Extract to read:
>>>>>
Studio album by John Zorn
- Released: 1992
- Recorded: November 1991, Different Fur Studios, San Francisco
- Length: 29:22
- Label: Eva, Tzadik TZ 7302
- Producer: John Zorn

John Zorn chronology
| Grand Guignol (1992) | Elegy (1992) | Leng Tch'e (1992) |

= Elegy (John Zorn album) =

Elegy is the sixth studio album by John Zorn, which was dedicated to Jean Genet, featuring four "file card" compositions titled after colors and arranged in the style of chamber music.
<<<<<
Information supplied:
>>>>>
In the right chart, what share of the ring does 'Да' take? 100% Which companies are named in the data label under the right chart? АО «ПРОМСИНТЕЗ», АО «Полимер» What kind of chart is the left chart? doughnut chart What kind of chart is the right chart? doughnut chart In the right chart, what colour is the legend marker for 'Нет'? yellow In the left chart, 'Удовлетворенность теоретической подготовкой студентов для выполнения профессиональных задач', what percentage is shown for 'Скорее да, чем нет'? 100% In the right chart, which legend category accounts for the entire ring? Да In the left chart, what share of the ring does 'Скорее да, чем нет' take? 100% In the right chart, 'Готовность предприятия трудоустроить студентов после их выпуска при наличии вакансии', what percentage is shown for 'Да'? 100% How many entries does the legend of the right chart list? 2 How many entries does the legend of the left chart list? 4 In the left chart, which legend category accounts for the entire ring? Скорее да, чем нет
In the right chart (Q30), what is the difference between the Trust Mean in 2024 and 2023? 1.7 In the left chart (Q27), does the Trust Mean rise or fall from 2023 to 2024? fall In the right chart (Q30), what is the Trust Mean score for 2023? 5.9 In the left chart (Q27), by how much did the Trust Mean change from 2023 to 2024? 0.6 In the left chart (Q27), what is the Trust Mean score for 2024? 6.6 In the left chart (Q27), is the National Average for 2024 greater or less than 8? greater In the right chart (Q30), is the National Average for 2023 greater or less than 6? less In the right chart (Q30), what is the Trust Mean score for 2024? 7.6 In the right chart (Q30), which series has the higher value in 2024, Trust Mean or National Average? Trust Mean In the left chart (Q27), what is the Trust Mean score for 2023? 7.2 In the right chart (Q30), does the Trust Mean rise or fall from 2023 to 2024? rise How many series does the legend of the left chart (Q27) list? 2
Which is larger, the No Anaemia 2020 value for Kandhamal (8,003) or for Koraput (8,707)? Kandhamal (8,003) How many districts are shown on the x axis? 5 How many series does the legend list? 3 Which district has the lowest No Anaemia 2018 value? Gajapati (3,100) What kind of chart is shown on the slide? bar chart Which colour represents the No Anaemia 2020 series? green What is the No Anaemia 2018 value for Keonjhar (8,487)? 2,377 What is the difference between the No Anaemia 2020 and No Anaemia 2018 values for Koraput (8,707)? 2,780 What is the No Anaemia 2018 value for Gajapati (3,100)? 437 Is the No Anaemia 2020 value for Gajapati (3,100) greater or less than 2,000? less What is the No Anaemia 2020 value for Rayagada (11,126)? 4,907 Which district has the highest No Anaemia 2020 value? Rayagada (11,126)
<<<<<
Parts of the exercise:
A. Edit the Elegy album article: give the stretch from "John Zorn chronology" through "of chamber music." again, with "chamber music" swapped for "free jazz".
B. Proceed with the article on John Zorn's album Elegy, picking up after its last sentence.

Answers by task:
A.
John Zorn chronology
| Grand Guignol (1992) | Elegy (1992) | Leng Tch'e (1992) |

= Elegy (John Zorn album) =

Elegy is the sixth studio album by John Zorn, which was dedicated to Jean Genet, featuring four "file card" compositions titled after colors and arranged in the style of free jazz.

B.
==Reception==

The Allmusic review by Blake Butler awarded the album 4½ stars describing it as "Another smeared blossoming testament to the off-color and highly obtuse genius of John Zorn. A mostly minimalist and sparse landscape of sheer terror and spine-ripping controlled noise explosion". Guy Peters stated "some moments come close to chamber music, but others employ the cut up-techniques or seem to function as an imaginary soundtrack. Another option is that you consider it an experiment in aural terror and not because it's a very alienating, extreme or demanding album throughout, but because it skilfully uses mood and shifts to hook you up with a feeling of unease".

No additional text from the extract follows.